┌──

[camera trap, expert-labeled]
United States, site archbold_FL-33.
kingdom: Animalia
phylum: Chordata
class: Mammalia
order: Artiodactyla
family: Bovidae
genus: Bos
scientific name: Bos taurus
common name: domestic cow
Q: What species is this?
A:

└──

Retype the lines above without alteration. The first is the one containing "class: Mammalia", and the last is the final line of the data.

class: Mammalia
order: Artiodactyla
family: Bovidae
genus: Bos
scientific name: Bos taurus
common name: domestic cow
Q: What species is this?
A:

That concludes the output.